◆ **SUPPLIED DATA**:
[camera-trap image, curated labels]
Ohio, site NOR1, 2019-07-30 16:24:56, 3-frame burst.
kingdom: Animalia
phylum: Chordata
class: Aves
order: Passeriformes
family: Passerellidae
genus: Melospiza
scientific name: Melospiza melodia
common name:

◆ **TASK DETAILS**: Through the last line of the entries above, beginning at the line containing "class: Aves", transcribe each line exactly, both ends included and nothing more.

◆ **YOUR SOLUTION**:
class: Aves
order: Passeriformes
family: Passerellidae
genus: Melospiza
scientific name: Melospiza melodia
common name:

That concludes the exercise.